El hecho no debería haber pasado de ahí. Las chapas hubieran tenido más o menos éxito y cuando se acabaran las existencias, pues a otra cosa. Pero no, las chapas fueron inmediatamente retiradas de ambos establecimientos, se estudiaron sanciones y expedientes, se temieron represalias. Se acusó a los creadores de las chapas de «aprovecharse del incivismo». Y la prensa venga, a soltar titulares.

Al final, lo que más sorprendía era el enfado de las autoridades ante unos objetos que, en realidad, tienen mucho de coña marinera y humor ácido. Unos señores pusieron su creatividad al servicio de una idea y otros montaron en cólera. Se apresuraron a hacer lo que hacen siempre: meter la basura debajo de la alfombra y culpar al denunciante. A la persona que, simplemente, dijo una verdad como si ese fuera su crimen, haciendo valer una vez más que lo que no se nombra deja de existir. Como cuando un niño se tapa los ojos y cree que como él no ve nadie le ve.

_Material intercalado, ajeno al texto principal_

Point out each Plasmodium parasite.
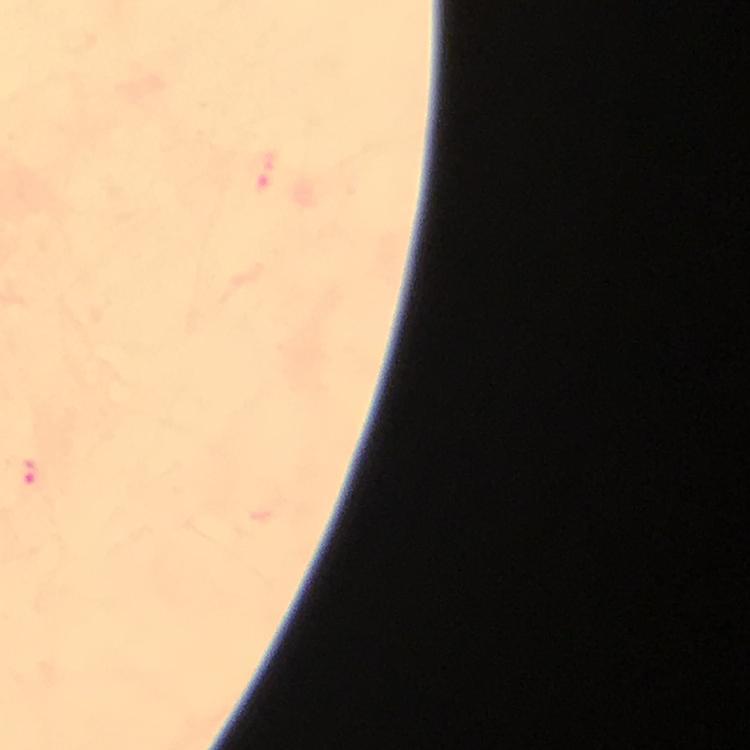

Una ciudad es un ente cambiante, complejo, un sistema de infinitos nódulos potenciales, pura entropía. Siempre hay problemas y soluciones, cosas buenas y malas. Y los problemas se gestionan, no se dejan que se pudran mientras te gastas el dineral en dar buena imagen. La gente que vive en la ciudad, el ciudadano, no necesita que se le venda ningún mensaje.

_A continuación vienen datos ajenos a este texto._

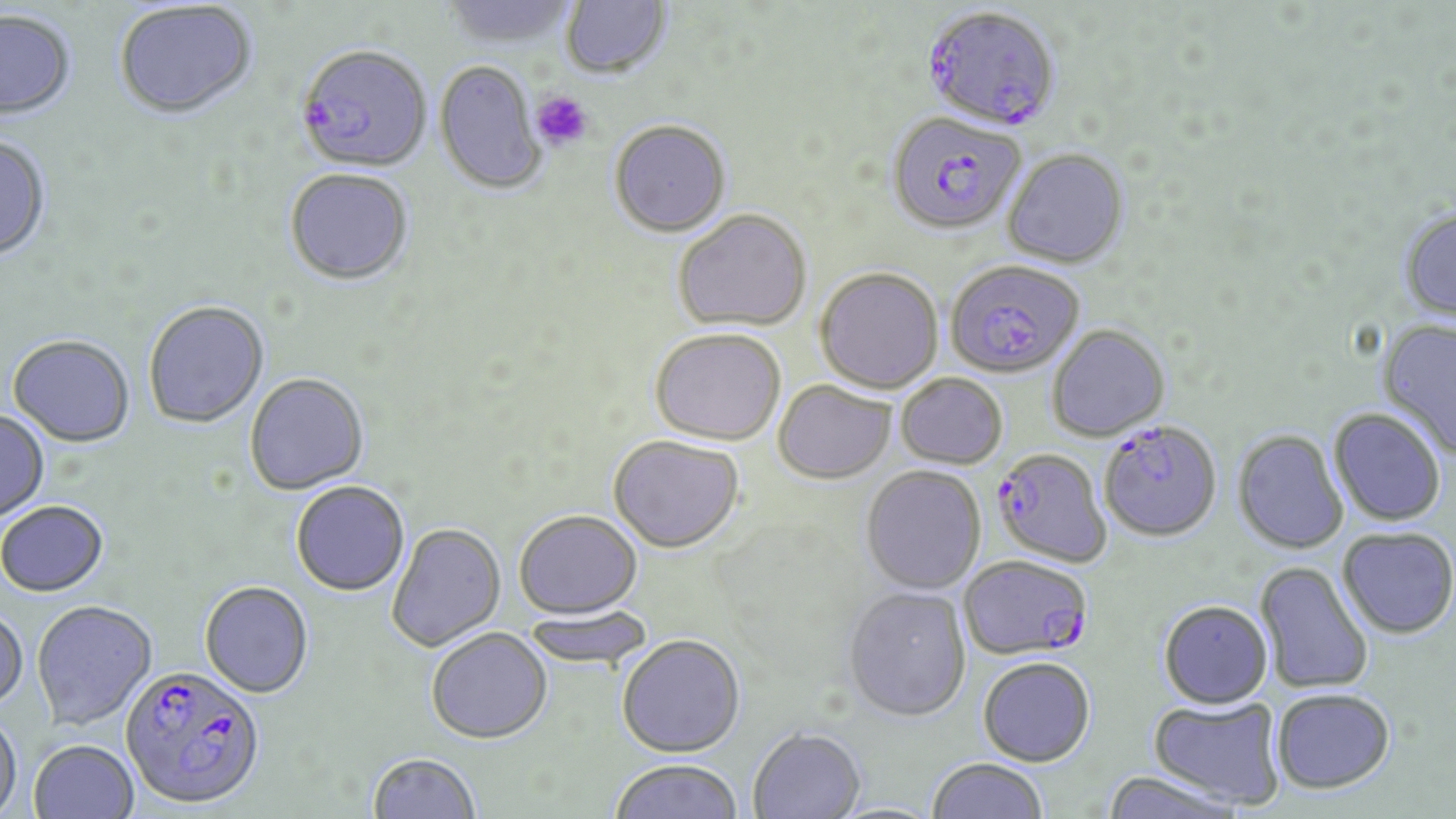

Summary:
  - Coordinate format: approximate bounding boxes as (x1, y1, x2, y2) in pixels
  - Platelet locations: (530, 89, 594, 151)
  - Uninfected red blood cell locations: (440, 0, 579, 50), (560, 0, 672, 81), (114, 3, 257, 123), (0, 11, 77, 122), (434, 60, 546, 195), (608, 119, 731, 236), (0, 137, 52, 264), (1002, 147, 1129, 268), (284, 171, 413, 288), (673, 208, 812, 331), (1400, 208, 1456, 322), (815, 266, 943, 394), (144, 302, 269, 430), (1377, 319, 1456, 459), (1047, 324, 1170, 442), (650, 327, 786, 445), (7, 337, 135, 450), (896, 372, 1008, 469), (244, 374, 369, 496), (773, 380, 895, 483), (1329, 408, 1446, 526), (0, 411, 49, 524), (1233, 429, 1349, 554), (608, 434, 745, 553), (861, 466, 986, 594), (291, 481, 410, 596), (0, 502, 109, 598), (513, 509, 642, 618), (386, 523, 506, 652), (1338, 526, 1456, 638), (1254, 560, 1375, 695), (199, 581, 314, 698), (843, 586, 971, 721), (1158, 599, 1273, 707), (32, 602, 158, 730), (520, 606, 655, 669), (0, 609, 28, 711), (425, 627, 553, 744), (616, 633, 745, 756), (977, 656, 1096, 766), (1270, 687, 1395, 794), (1148, 696, 1287, 810), (0, 713, 23, 819), (748, 727, 866, 819), (29, 741, 139, 819), (367, 751, 482, 818), (925, 757, 1049, 818), (608, 758, 743, 819), (1100, 770, 1247, 819)
  - Plasmodium falciparum-infected red blood cell locations: (925, 5, 1065, 131), (296, 48, 432, 176), (886, 111, 1026, 234), (945, 259, 1084, 378), (1098, 420, 1222, 541), (992, 447, 1112, 568), (959, 555, 1093, 660), (119, 666, 266, 810)
  - Slide-level diagnosis: Plasmodium falciparum
  - Stain: May-Grünwald-Giemsa
  - Magnification: 1000x
  - Modality: light microscopy
  - Field of view: one of a larger specimen
  - Preparation: thin blood film
  - Image size: 1456×819 pixels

Ellos pisan las calles, hacen la compra, quedan con los amigos, se enamoran y desenamoran en las plazas y pagan los impuestos correspondientes a los servicios públicos. Saben de qué va la película. Y las ciudades deberían hacerse para ellos.

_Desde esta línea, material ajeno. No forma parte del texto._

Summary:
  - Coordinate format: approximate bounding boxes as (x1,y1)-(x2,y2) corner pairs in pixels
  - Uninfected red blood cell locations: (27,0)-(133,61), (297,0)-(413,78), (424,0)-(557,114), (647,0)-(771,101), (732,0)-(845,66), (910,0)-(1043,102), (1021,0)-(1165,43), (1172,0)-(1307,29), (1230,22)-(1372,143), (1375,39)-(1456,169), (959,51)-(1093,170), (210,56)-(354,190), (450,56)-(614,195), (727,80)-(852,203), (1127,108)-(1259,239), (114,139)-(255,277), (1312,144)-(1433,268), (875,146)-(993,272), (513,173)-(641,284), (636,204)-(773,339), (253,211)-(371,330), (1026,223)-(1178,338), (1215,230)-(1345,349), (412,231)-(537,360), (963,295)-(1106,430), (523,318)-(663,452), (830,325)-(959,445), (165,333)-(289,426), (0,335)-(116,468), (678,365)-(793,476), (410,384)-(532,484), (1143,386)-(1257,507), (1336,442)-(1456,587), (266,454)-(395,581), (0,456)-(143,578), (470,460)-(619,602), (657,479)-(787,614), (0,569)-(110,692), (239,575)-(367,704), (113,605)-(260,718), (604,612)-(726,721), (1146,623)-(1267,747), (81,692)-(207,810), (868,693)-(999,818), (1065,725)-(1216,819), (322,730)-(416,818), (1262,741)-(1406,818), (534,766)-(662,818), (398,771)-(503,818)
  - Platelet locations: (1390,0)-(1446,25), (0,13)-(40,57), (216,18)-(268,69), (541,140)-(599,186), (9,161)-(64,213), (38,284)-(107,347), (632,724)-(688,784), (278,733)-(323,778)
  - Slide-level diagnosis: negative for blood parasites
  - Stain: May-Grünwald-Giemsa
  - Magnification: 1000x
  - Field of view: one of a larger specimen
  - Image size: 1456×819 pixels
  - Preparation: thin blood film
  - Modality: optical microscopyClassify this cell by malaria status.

Nadie debería indignarse por unas chapas que simplemente reflejan una realidad que todos conocen. Pero ya se sabe, ese tipo de cosas no atraen al turismo. Y así, la ciudad va poco a poco desactivándose y haciéndose inofensiva, fachada, proyección, una mentira volcada al exterior y arrinconando la verdad de sus habitantes a los escasos rincones públicos de los que disponen en un entorno cada vez más restringido y menos libre.